* _Work to complete_
[A] In the post on drone strikes, approximately how many strikes in Pakistan did the Bush administration authorize?
[B] From the post on drone strikes, quote the passage that opens with the words containing "Saturday, 1 June" and closes with "worse than that.".

* _Text section_
....

Saturday, 1 June 2013

Obama's Killing Machine.

 
Not even a week into his first term, President Obama sent a clear message to the world when it came to the ‘War on Terror’ re-declared by Bush in 2001. On January 23th 2009 Obama authorised the first of many military operations conducted within Pakistani territory to take place during his time in office. It was a double-strike carried out by a remotely piloted American aircraft – one of the so-called ‘drones’ – killing at least 15 people in western Pakistan.[1] As far as we know it was the first of more than 300 of these operations to be conducted by the CIA in Pakistan over the last four years. It was as much a sign of things to come as it was the first sign of what looks like continuity between Obama and Bush. Actually the truth is even worse than that.


The policy of drone strikes was initially launched under the shameful first term of President Bush only five months before the 2004 election. Under Bush the campaign of assassination was supplemented, at first, with the kidnapping and torture of ‘terror suspects’ only for this campaign to be upped under Obama. It was Bush who saw the Authorization for Use of Military Force, or AUMF, rammed through Congress after the attacks on the Twin Towers. Pentagon officials have claimed that the AUMF gives the President the power to wage an endless war anywhere on earth; with one official predicting that the operations against al-Qaeda could go on for 20 years.[2] Even so, the Bush administration only authorised around 50 strikes in Pakistan compared with the more than 300 strikes authorised by Obama.[3] With the passing of the National Defence Authorization act the US can now feel free to murder its own citizens at a whim if they are ‘associated’ with terror. The world remains the battlefield for these airborne death squads and no one appears to be safe.

....

* _Supplied records_
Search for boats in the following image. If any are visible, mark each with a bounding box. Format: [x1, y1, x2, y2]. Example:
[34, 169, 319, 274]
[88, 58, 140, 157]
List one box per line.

....

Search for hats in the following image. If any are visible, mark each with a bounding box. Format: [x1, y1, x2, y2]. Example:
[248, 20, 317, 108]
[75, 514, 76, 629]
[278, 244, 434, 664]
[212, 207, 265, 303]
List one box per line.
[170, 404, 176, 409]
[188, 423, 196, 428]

....

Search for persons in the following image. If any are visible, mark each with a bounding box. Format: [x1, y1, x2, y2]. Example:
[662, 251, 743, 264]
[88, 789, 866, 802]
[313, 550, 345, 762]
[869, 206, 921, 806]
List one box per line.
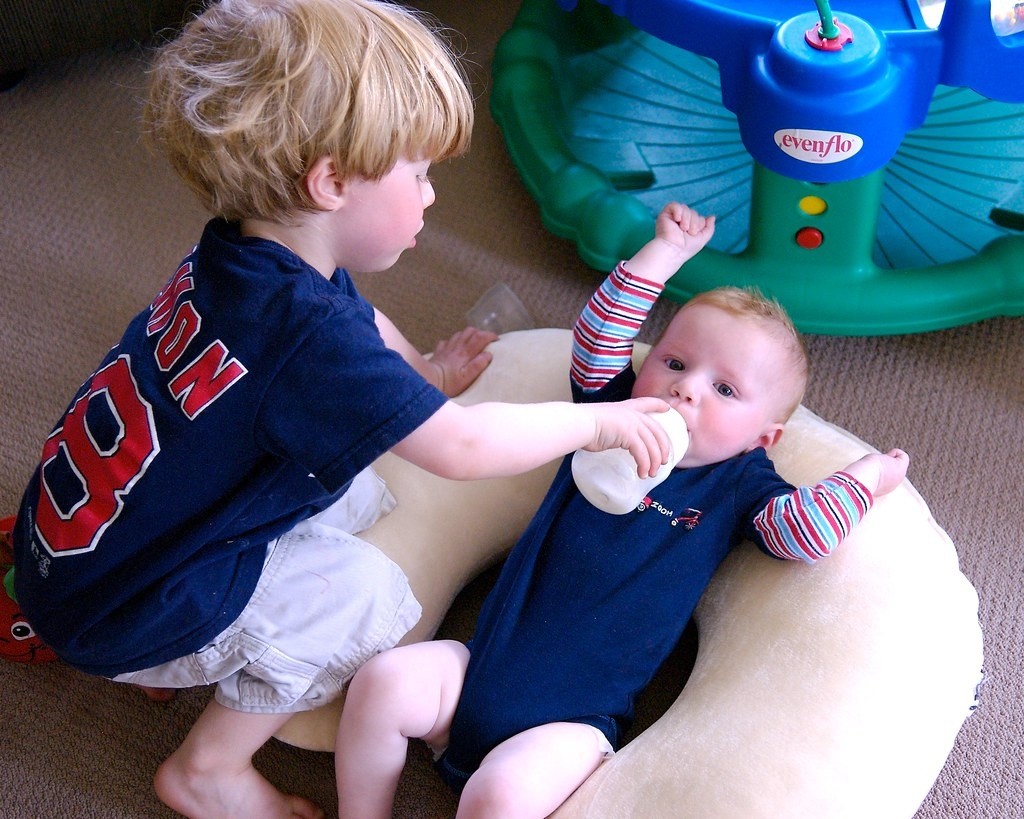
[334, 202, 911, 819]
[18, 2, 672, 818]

....

* _The results_
[A] Around 50 strikes.

[B]
Saturday, 1 June 2013

Obama's Killing Machine.

 
Not even a week into his first term, President Obama sent a clear message to the world when it came to the ‘War on Terror’ re-declared by Bush in 2001. On January 23th 2009 Obama authorised the first of many military operations conducted within Pakistani territory to take place during his time in office. It was a double-strike carried out by a remotely piloted American aircraft – one of the so-called ‘drones’ – killing at least 15 people in western Pakistan.[1] As far as we know it was the first of more than 300 of these operations to be conducted by the CIA in Pakistan over the last four years. It was as much a sign of things to come as it was the first sign of what looks like continuity between Obama and Bush. Actually the truth is even worse than that.